Same as the one in GraphNeuralNetworks.jl but with explicit parameters.

Arguments

• initialgraph: GNNGraph or a function that returns a GNNGraph

Examples

# create data
s = [1,1,2,3]
t = [2,3,1,1]
g = GNNGraph(s, t)
x = randn(3, g.num_nodes)

# create layer
l = GCNConv(3 => 5, initialgraph = g)

# setup layer
rng = Random.default_rng()
Random.seed!(rng, 0)

ps, st = Lux.setup(rng, l)

# forward pass
y = l(x, ps, st)       # size:  5 × num_nodes

GNOConv(in_chs => out_chs, ϕ; initialgraph = initialgraph, aggr = mean, bias = true)

Convolutional layer from Neural Operator: Graph Kernel Network for Partial Differential Equations.

\[\begin{aligned} \mathbf{m}_i&=\Box _{j\in N(i)}\,\phi (\mathbf{a}_i,\mathbf{a}_j,\mathbf{x}_i,\mathbf{x}_j)\mathbf{h}_j\\ \mathbf{h}_i'&=\,\,\sigma \left( \mathbf{Wh}_i+\mathbf{m}_i+\mathbf{b} \right)\\ \end{aligned}\]

Arguments

• in_chs: Number of input channels.
• out_chs: Number of output channels.
• ϕ: Neural network for the message function.

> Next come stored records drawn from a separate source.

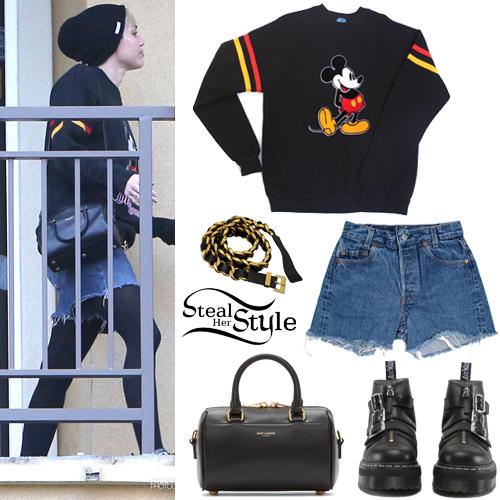 Miley Cyrus leaving Patrick Schwarzenegger's apartment in Los Angeles. October 31th, 2014 - photo: mileyhq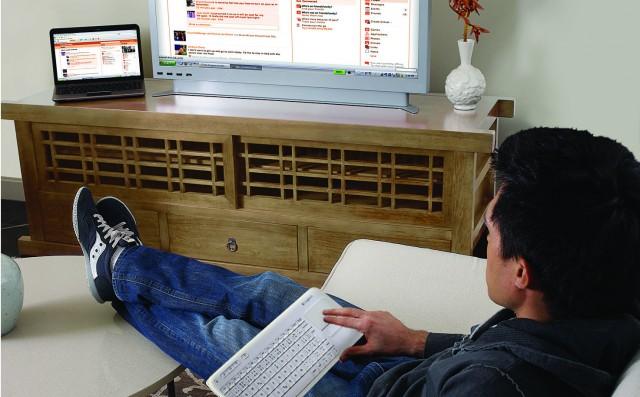 K400_BOB_lifestyle white keyboard darker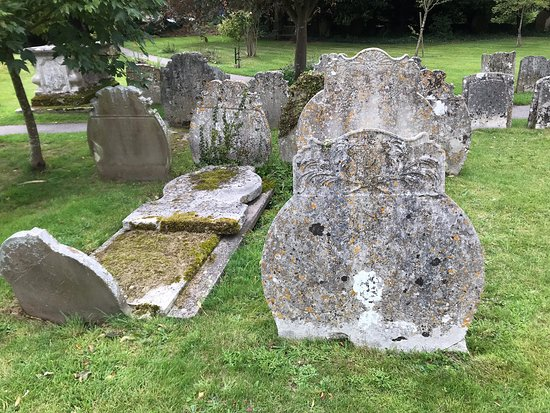 Cookham, UK: Interior features and unusually shaped tombstones in the churchyard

The output size of ϕ should be in_chs * out_chs.
• initialgraph: GNNGraph or a function that returns a GNNGraph
• aggr: Aggregation operator for the incoming messages (e.g. +, *, max, min, and mean).
• bias: Whether to add bias to the output.

Inputs

• h: Array of the size (in_chs, num_nodes).

Returns

• Array of the size (out_chs, num_nodes).

Parameters

• Parameters of ϕ.
• W.
• b.

States

• graph: GNNGraph. All features are stored in either graph.ndata or graph.edata. They will be concatenated and then fed into ϕ.

Examples

g = rand_graph(10, 6)

g = GNNGraph(g, ndata = (; a = rand(2, 10), x = rand(3, 10)))
in_chs, out_chs = 5, 7
h = randn(in_chs, 10)
ϕ = Dense(2 + 2 + 3 + 3 => in_chs * out_chs)
l = GNOConv(5 => 7, ϕ, initialgraph = g)

rng = Random.default_rng()
ps, st = Lux.setup(rng, l)

y, st = l(h, ps, st)

#edge features
e = rand(2 + 2 + 3 + 3, 6)
g = GNNGraph(g, edata = e)
st = updategraph(st, g)
y, st = l(h, ps, st)

MPPDEConv(ϕ, ψ; initialgraph = initialgraph, aggr = mean, local_features = (:u, :x))

Convolutional layer from Message Passing Neural PDE Solvers, without the temporal bulking trick.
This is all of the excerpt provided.